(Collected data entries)
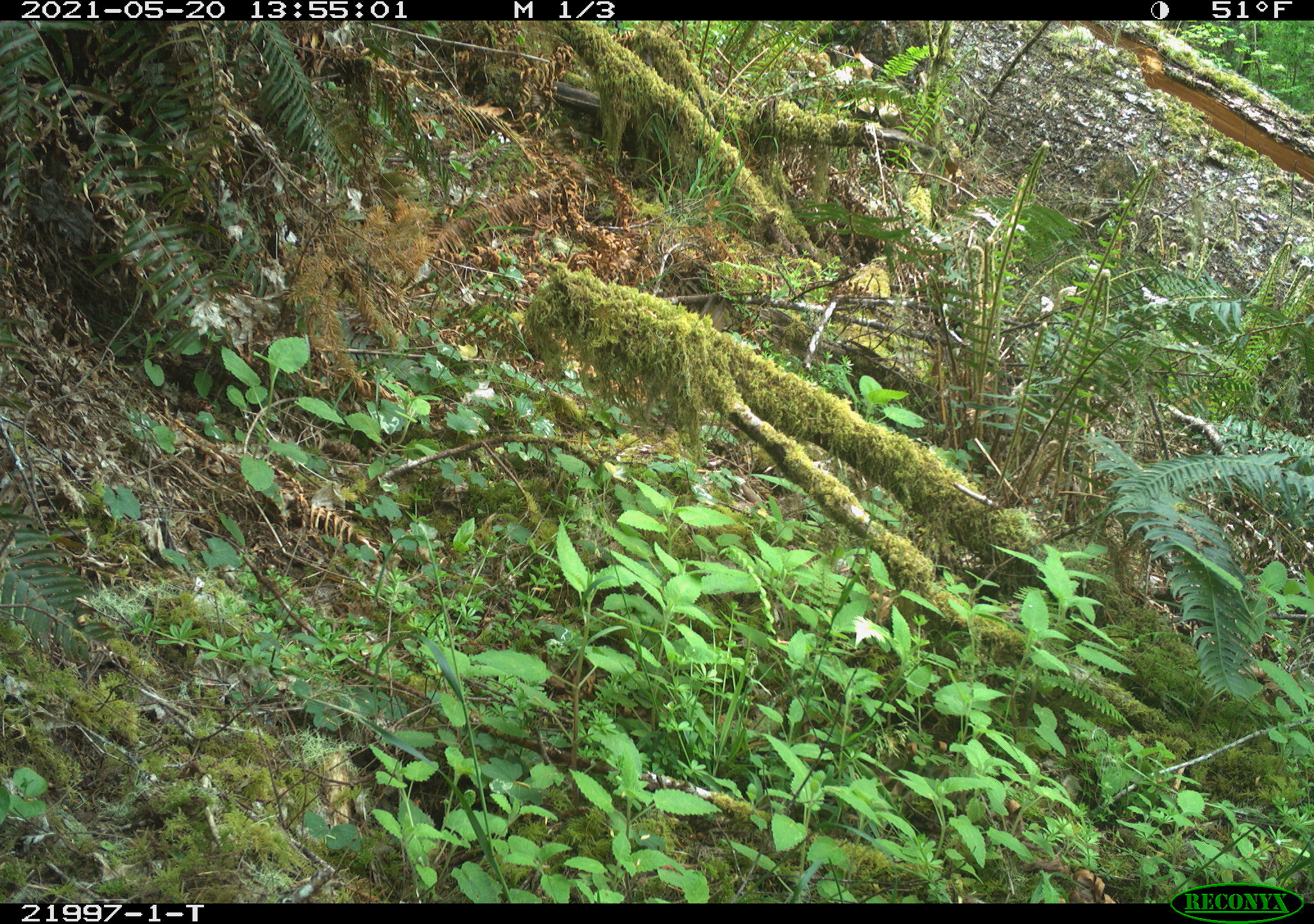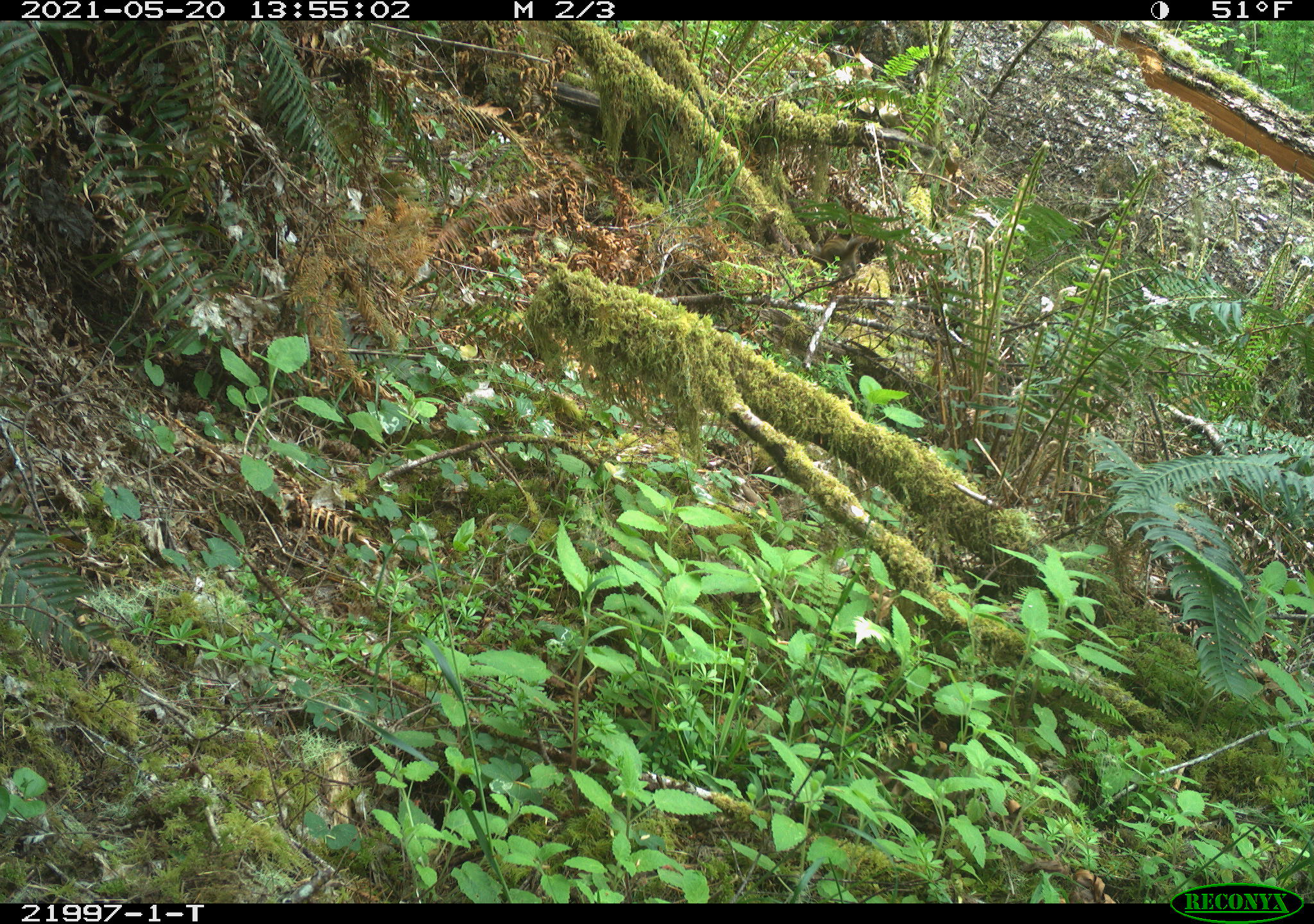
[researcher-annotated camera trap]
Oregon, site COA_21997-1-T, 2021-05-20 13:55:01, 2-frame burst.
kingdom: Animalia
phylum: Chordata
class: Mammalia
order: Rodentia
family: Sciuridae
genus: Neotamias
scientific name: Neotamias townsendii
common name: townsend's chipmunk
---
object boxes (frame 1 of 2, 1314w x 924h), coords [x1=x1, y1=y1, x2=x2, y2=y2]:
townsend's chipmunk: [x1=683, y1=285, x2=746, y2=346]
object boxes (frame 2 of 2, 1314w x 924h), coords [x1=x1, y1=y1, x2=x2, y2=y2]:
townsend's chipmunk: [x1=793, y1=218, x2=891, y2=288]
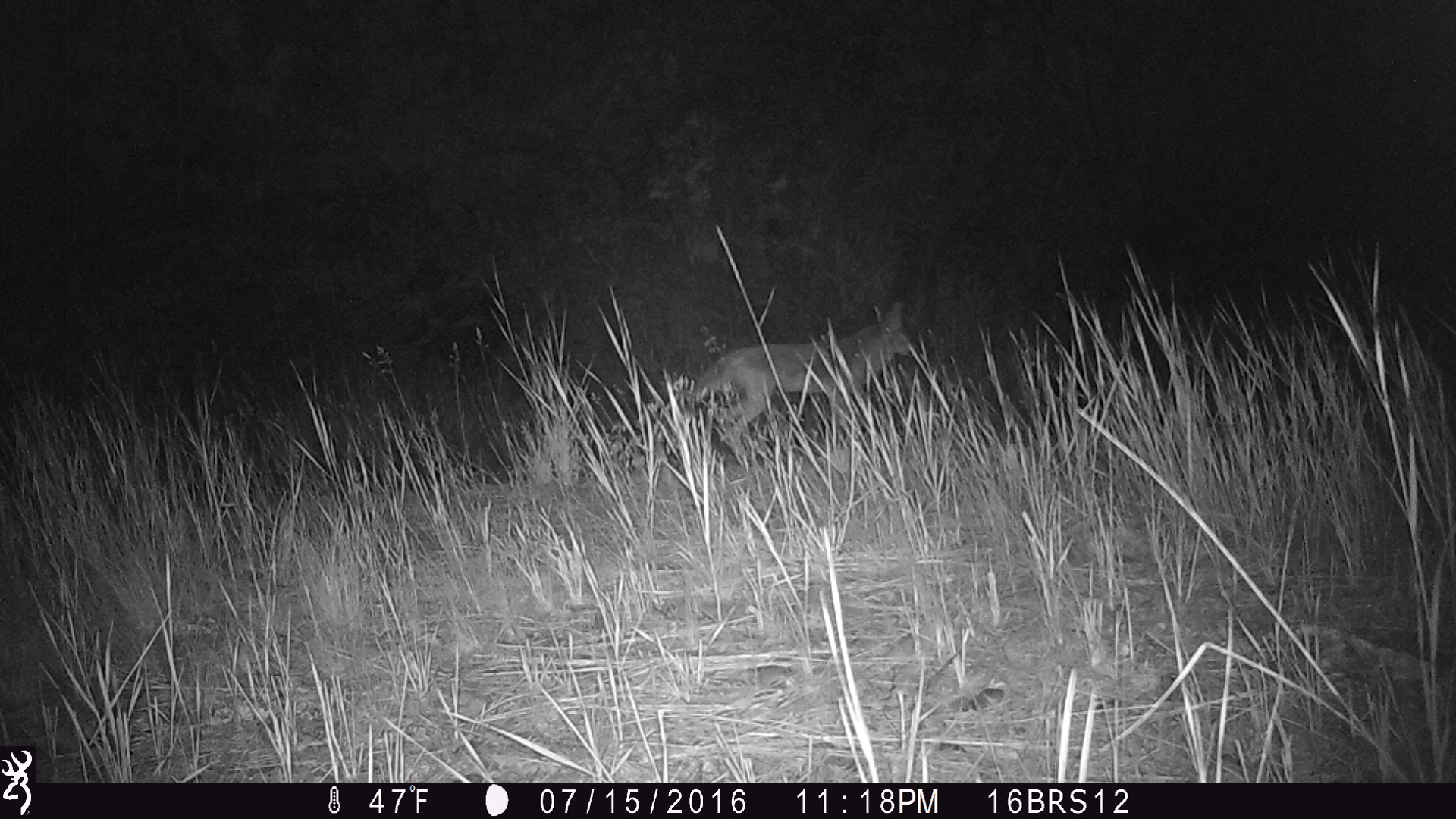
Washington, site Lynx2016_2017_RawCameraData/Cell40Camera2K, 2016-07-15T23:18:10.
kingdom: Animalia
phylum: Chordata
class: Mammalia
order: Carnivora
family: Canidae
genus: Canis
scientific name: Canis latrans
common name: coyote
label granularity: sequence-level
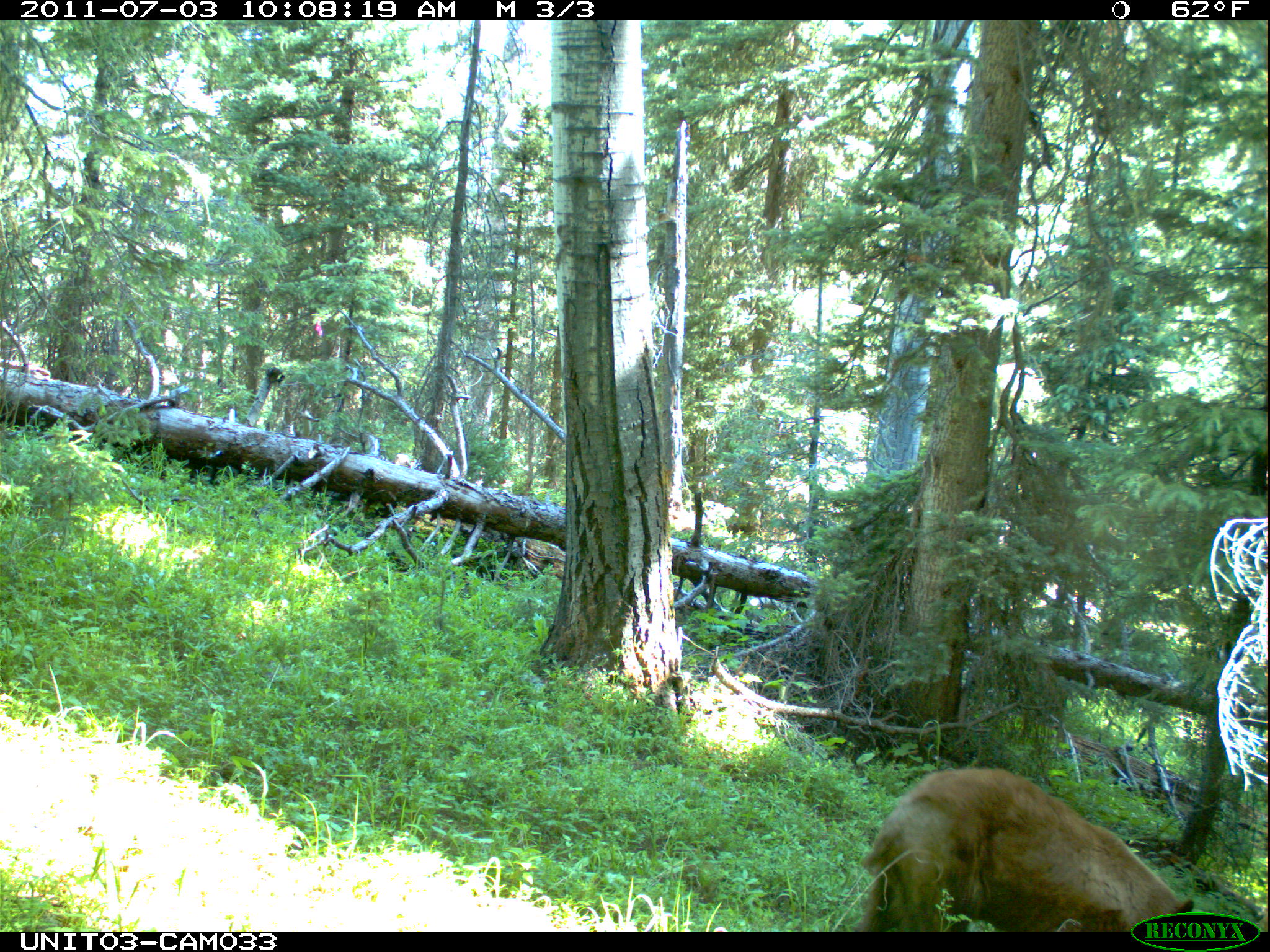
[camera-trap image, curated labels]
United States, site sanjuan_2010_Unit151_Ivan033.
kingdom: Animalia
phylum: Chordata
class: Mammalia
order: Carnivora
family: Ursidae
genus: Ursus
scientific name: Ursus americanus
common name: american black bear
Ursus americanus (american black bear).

> **What you have to do**
Search the entries for the string "scientific". Copy every line that has it.

> **Response box**
scientific name: Neotamias townsendii
scientific name: Canis latrans
scientific name: Ursus americanus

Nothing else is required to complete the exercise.